*** Provided passage Section Begins ***
# Kph=mph



## SkylineR33gts (May 24, 2004)

kilometers=miles per hour?


can anyone help me cuz i am going to definately get pulled over unless i can get some help here


----------



## Coco (Apr 30, 2002)

http://www.runnersweb.com/running/km_miles.html


----------



## recycled_toddler (Feb 4, 2004)

*Here ye go...*

Hiyas, SkylineR33! Here's the lowdown, both ways:

KPH > MPH = multiply by .621

MPH > KPH = Multiply by 1.609

More practically, MPH is 5/8 of KPH...Hope it helps, and I wish I had a Skyline!!!

--RT


----------



## kaptainkrollio (Jul 29, 2003)

or just multiply km by 3 and divide by 5. its about right


----------



## SkylineR33gts (May 24, 2004)

i can see myself with a calculator driving....AHHHHHHHHHH damn it maybe that is a bad vision indeed.....lol thanks for the info I'll tape something to the inside of my car to help me


----------



## B11sleeper (Oct 15, 2003)

just know that 105 kph = 65 mph


----------



## Jeff (Oct 17, 2002)

Just go the same speed as everyone else...


----------



## B11sleeper (Oct 15, 2003)

^^^ that works too.

I drove a car without a speedo for a while, i'd set the cruise control to the speed all the other cars were going then i could speed up and quietly blend back in with the flow of traffic.


----------



## Blank (Aug 21, 2003)

100 kph = 62 mph
50 kph = 31 mph 
75 kph = 45 mph

this should get you through most streets okay, most speed limits are 30, 45, or 55 so you can go 60...


----------



## SkylineR33gts (May 24, 2004)

yah i'll probably take the 25mph and the 45mph and 70mph and just tape a paper with kph reading on my dash lol that is sooooo ghetto


----------



## recycled_toddler (Feb 4, 2004)

Or you could always put little sticky arrows on the speedo face that indicate 20, 25, 30, 35, 45, 55, 60 and 70...just like some small planes' instruments that indicate their limitations. Or, as MrEous said, just go the same speed as everyone else. Peace and pizza grease!


----------



## SkylineR33gts (May 24, 2004)

If you knew how I drove then that would only be good if I was stuck between cars, cuz I usually speed up to the next bunch of cars and sqirm my way in and out of them to the next batch of cars


----------



## OPIUM (Aug 18, 2002)
*** Provided passage Section Ends ***
*** Dataset section Section Begins ***
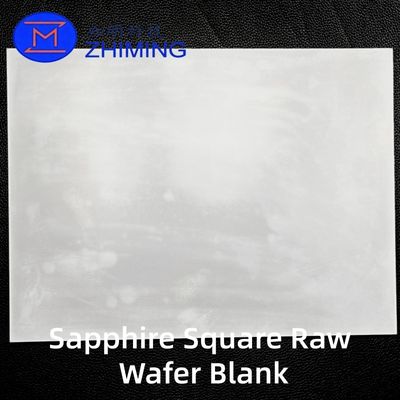 Купить Sapphire Square Raw Wafer Blank for Optical, Semiconductor, and High-Temperature Applications Производство в сети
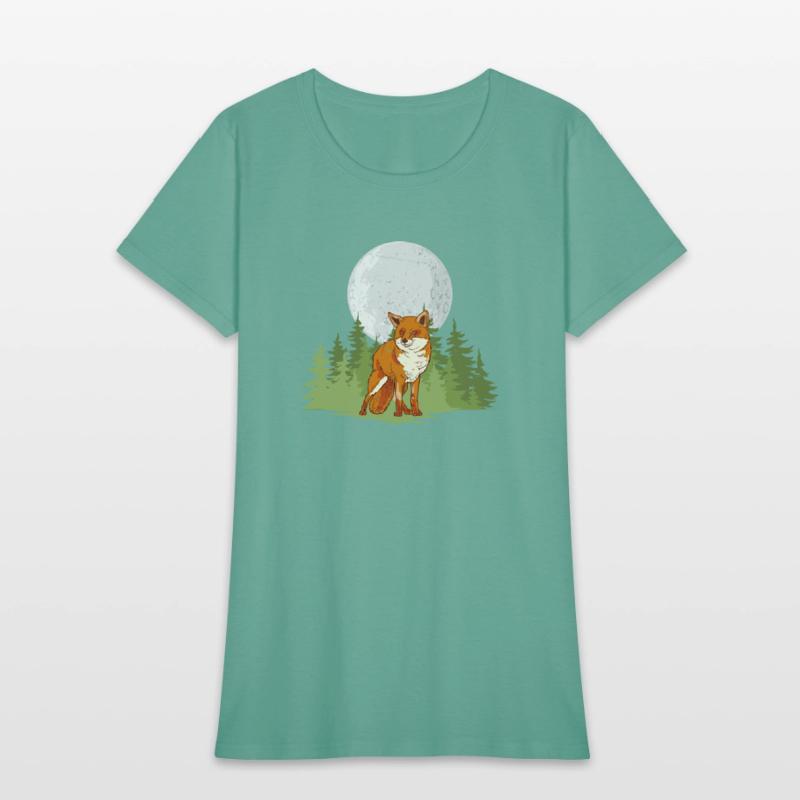 Fox Forest Animal Moon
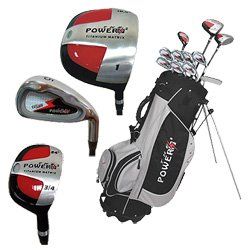 Texan Classics Power2 Mens STEEL SQUARE Package w/Cart Bag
*** Dataset section Section Ends ***
_Instruction 1:_ In the forum thread on converting kph to mph, what number does recycled_toddler say to multiply KPH by to get MPH?
_Instruction 2:_ Reproduce the forum thread on converting kph to mph word for word, from "KPH > MPH = multiply" to "(Jul 29, 2003)".
_Instruction 3:_ Write the next part of the forum thread on converting kph to mph, picking up right after the point where it stops.
The lines above are separate material and not part of the forum thread on converting kph to mph.

_Your response 1:_ .621

_Your response 2:_
KPH > MPH = multiply by .621

MPH > KPH = Multiply by 1.609

More practically, MPH is 5/8 of KPH...Hope it helps, and I wish I had a Skyline!!!

--RT


----------



## kaptainkrollio (Jul 29, 2003)

_Your response 3:_
Or you could use a gear speed calculator and figure out at what RPM in each gear how fast you are going. I drove with a lil chart in my old sentra like that cause I didn't have a speedo. I only did it for 5th gear but I had it in 500rpm incriments. Worked pretty well. It was cool when it said 7000rpm+ = 155mph


----------



## adave (Feb 9, 2004)

just put up post it notes on the common speeds


----------



## SkylineR33gts (May 24, 2004)

that will probably be what i do anyways


----------



## GTES-t (Jan 2, 2004)

Here's a place that has a fascia available:

http://www.importsolutions.co.uk/SF/SF_make.asp

They're based out of England.

They also have a Speed Control Unit for the R33 which changes the signal from KPH to MPH so that's all that the speedometer reads. But I would not recommend that because your ECU, hicas controller, etc gets the altered signal which screws up how and when those items are going to perform.


----------



## gumby (May 25, 2004)

easiest way to do it man, to go from KPH to miles, is to take your KPH x 6, then drop the last digit.
100kph x 6 = 600, drop the last digit = roughly 60 mph. 30kph x 6 is 180, or 18mph. its not 100% accurate, but i've never been pulled over :thumbup:


----------



## asleepz (Feb 24, 2004)

hmm if I have a top speed of 144 MPH at 6000RPM in 5th gear in my ole 300ZX that means if I can get it to do 12000RPM I can go 288MPH..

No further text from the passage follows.